他并未饮酒观舞,指尖随意搭在案边,目光沉静,不似先前王语嫣献艺时的平淡,亦无探究与玩味,倒像是……确认了什么。
沈倾歌心头微动,面上却只如常,略一颔首便移开视线,继续用膳。
眼尾余光却瞥见他亦自然地转开了目光,快得像是烛火的摇曳。
无人察觉这短暂交汇。
只有沈倾歌指下那截莲藕,无声地裂开一道细缝,露出雪白的、微甜的芯子。
紫竹居内,鎏金蟠枝烛台上的灯火燃得正旺,将一室奢华照得毫厘毕现。
王语嫣端坐在菱花镜前,却久久未动。
镜中人影依旧娇美,云髻上的赤金点翠步摇在光下流转着冰冷而昂贵的光泽。
春若正用犀角梳子,极轻柔地梳理着她已然十分顺滑的长发,一丝声响也无。
“春若,”王语嫣忽然开口,声音在过分的寂静里显得有些突兀。
“你听见太子殿下的话了么?‘刚柔并济,难得’。”
她一字一顿,指尖无意识地收紧,攥住了袖口繁复的刺绣,那上面一只本该翩然欲飞的蝶,翅膀被拧得变了形。
春若手下微顿,声音压得极低,带着安抚:“姑娘,太子殿下那是储君气度,对谁都客气体面。可王爷们……奴婢瞧着,您抚琴时,王爷是听了进去的。”
“听了进去?” 王语嫣蓦地转过身,镜中那张柔美的脸此刻绷得有些紧,眼底翻涌着不甘与一丝慌乱。
“他们是听了,可后来呢?他们的眼睛在看哪里?” 她眼前又浮现出沈倾歌弹奏琵琶时挺直的脊背、清冽的眼神,还有曲终时王爷们眼中那抹几乎难以捕捉的激赏。
那目光,不同于看她时的平淡,也不同于看郑扶苏舞姿时的审慎,更像是一种……认可?这认知让她心口发堵。
“还有那个郑扶苏!” 她语气急促起来,带着明显的鄙夷与危机感。
“跳的什么妖妖调调的胡舞!成何体统!可你看看玄冥夜少国公,还有……还有好些人的眼神!” 她虽未点名,但春若知道,她必是也留意到了席间不少男子刹那的失神。
春若放下梳子,扶住王语嫣微微发颤的肩膀,声音更沉,贴近她耳畔:“姑娘,切莫自乱阵脚。大小姐在宫里已然站稳,这才是咱们的王牌。今日不过初亮相,各花入各眼,有人爱牡丹端丽,就有人好奇山野奇花。可这宫里,终究讲的是根基,是长久。”
她语气笃定,“大小姐捎来的口信不是说了么?‘徐徐图之,稳字当头’。

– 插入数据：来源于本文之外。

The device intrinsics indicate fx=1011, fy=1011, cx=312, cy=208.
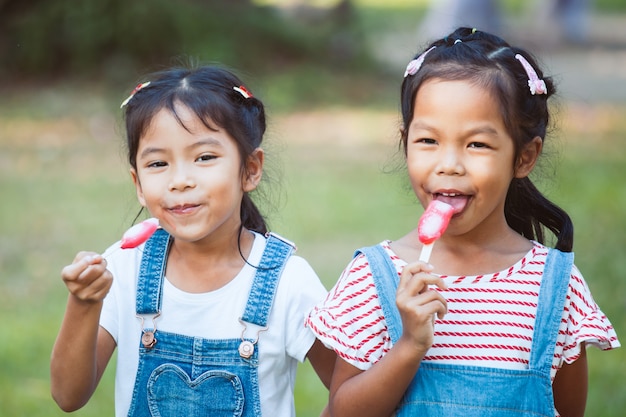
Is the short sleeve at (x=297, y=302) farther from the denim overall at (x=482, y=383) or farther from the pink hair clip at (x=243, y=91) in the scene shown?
the pink hair clip at (x=243, y=91)

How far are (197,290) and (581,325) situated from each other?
3.58ft

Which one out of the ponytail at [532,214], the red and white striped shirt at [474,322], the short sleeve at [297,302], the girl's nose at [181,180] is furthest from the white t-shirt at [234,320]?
the ponytail at [532,214]

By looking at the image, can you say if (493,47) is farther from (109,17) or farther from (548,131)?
(109,17)

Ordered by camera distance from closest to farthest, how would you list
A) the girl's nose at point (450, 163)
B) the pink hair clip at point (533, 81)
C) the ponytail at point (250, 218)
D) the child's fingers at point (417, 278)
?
the child's fingers at point (417, 278) < the girl's nose at point (450, 163) < the pink hair clip at point (533, 81) < the ponytail at point (250, 218)

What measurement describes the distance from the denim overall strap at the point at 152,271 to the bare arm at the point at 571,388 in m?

王爷们如今在朝中局面亦需考量,婚事岂会只看一时歌舞?沈家虽是将门,终究远了;那郑家更是来历不明。唯有咱们王家,与王爷才是……休戚与共。”
王语嫣起伏的胸口慢慢平复下来。
春若的话像是一剂定心丸。
是啊,姐姐王语憬已是皇上的枕边人,又颇得太后眼缘,这是沈倾歌、郑扶云她们拍马也赶不上的优势。
王爷们即便一时被新鲜吸引,终究要权衡利弊。
她松开攥紧的衣袖,那只被捏皱的蝴蝶缓缓舒展。对着镜子,她重新调整呼吸,努力弯起一个练习过千百次的、温婉得体的嘴角弧度。
“你说得对。” 她声音恢复了平静,甚至带着一点冷意。
“来日方长。明日……不,从此刻起,一言一行,更需滴水不漏。母亲备下的厚礼,也该逐一打点了。太后宫里、皇后宫里,还有……***那边,都不能落下。”
她站起身,走向内室。
经过窗边时,目光投向怡亭居的方向,那里灯火已暗。
又转向素雅居,隐约似还有异香飘来。
最终,她收回视线,眼底只剩下深宫淬炼出的、与年龄不符的沉静与算计。
“沈倾歌的琵琶再响,郑扶苏的舞再妖,也不过是宴上一阵风。”
她低声自语,仿佛在说服自己,“吹过了,也就散了。而这宫墙之内,能留下的,从来不是最响的风,而是……最深的根。”
紫竹居的烛火,直至子夜过后才熄灭。
那光影映在窗纱上,是一个女子独自端坐、反复描摹妆容、或对账册礼单的剪影,沉默而执拗,与永宁居没心没肺的酣眠、云苓居冰冷的寂静、怡亭居姐妹的低语,形成了鲜明对比。
这深宫的第一夜,有人已开始编织她的网。